It was no Ides of March but certainly one of the most inspiring news of the month when Lagos and Kebbi States signed a Memorandum of Understanding that is expected to culminate in the production of 70 per cent of Nigeria’s rice requirements annually.
In a country where rice is a national staple that gulps more than 365bn in importation expenditure annually, this must be a great piece of news and a remarkable example of how states ought to collaborate especially where it concerns finding alternative sources of revenue. With the ratification of that MoU at the government house in Lagos on March 23rd, the two governors, Akinwunmi Ambode of Lagos and Atiku Bagudu of Kebbi, are determined to etch their names in gold as state chief executives who care about food production and sufficiency.

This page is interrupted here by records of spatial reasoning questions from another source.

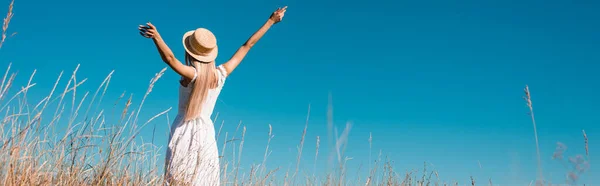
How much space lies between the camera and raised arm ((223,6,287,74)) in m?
5.23

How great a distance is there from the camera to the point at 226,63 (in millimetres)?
5203

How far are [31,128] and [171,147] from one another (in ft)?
4.42

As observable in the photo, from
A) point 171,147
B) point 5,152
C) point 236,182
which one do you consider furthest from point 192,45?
point 5,152

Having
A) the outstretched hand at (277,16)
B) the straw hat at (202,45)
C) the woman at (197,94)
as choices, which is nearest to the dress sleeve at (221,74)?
the woman at (197,94)

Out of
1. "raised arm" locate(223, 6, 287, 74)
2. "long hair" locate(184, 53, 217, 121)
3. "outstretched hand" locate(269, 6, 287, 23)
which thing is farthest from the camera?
"outstretched hand" locate(269, 6, 287, 23)

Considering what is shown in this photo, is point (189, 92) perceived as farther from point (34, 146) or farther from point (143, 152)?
point (34, 146)

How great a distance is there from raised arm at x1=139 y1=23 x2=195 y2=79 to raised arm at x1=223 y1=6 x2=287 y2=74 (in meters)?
0.51

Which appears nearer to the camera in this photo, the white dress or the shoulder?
the white dress

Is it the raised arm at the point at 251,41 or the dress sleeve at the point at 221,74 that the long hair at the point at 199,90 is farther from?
the raised arm at the point at 251,41

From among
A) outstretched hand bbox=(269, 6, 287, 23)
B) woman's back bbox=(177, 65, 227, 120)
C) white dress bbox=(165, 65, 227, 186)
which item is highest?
outstretched hand bbox=(269, 6, 287, 23)

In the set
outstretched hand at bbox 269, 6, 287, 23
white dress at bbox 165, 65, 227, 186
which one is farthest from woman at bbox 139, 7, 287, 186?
outstretched hand at bbox 269, 6, 287, 23

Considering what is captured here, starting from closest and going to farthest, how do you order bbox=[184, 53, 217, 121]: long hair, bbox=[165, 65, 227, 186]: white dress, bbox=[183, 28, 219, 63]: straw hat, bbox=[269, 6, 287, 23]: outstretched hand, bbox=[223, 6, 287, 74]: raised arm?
bbox=[165, 65, 227, 186]: white dress → bbox=[184, 53, 217, 121]: long hair → bbox=[183, 28, 219, 63]: straw hat → bbox=[223, 6, 287, 74]: raised arm → bbox=[269, 6, 287, 23]: outstretched hand

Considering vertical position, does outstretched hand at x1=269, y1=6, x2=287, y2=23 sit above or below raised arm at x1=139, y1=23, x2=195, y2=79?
above

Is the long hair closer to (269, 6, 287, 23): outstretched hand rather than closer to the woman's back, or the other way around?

What this means is that Nigeria is set to witness a rare kind of partnership that will boost food production, processing and distribution. And the basis for it is obvious: Kebbi state is an agrarian state with over 1.2million hectres of arable land characterized by very large floodplains, lowlands and gentle slopes. It is blessed with a vast arable land suitable for the cultivation of rice, wheat, groundnut, maize, sorghum and sugarcane. In the 2014/2015 wet season, over 600,000 hectres of land was deployed for rice cultivation alone in the three senatorial districts of the state.
Lagos, on the other hand, is the largest consumer of food commodities in Nigeria, by virtue of its large population, which is more than 21 million people. It has the market and of course the purchasing power, which translates to an estimated consumption of over 798,000 metric tons of milled rice per year. This is equivalent to 15.96 million of 50 kilogramme bags with a value of about N135bn per annum.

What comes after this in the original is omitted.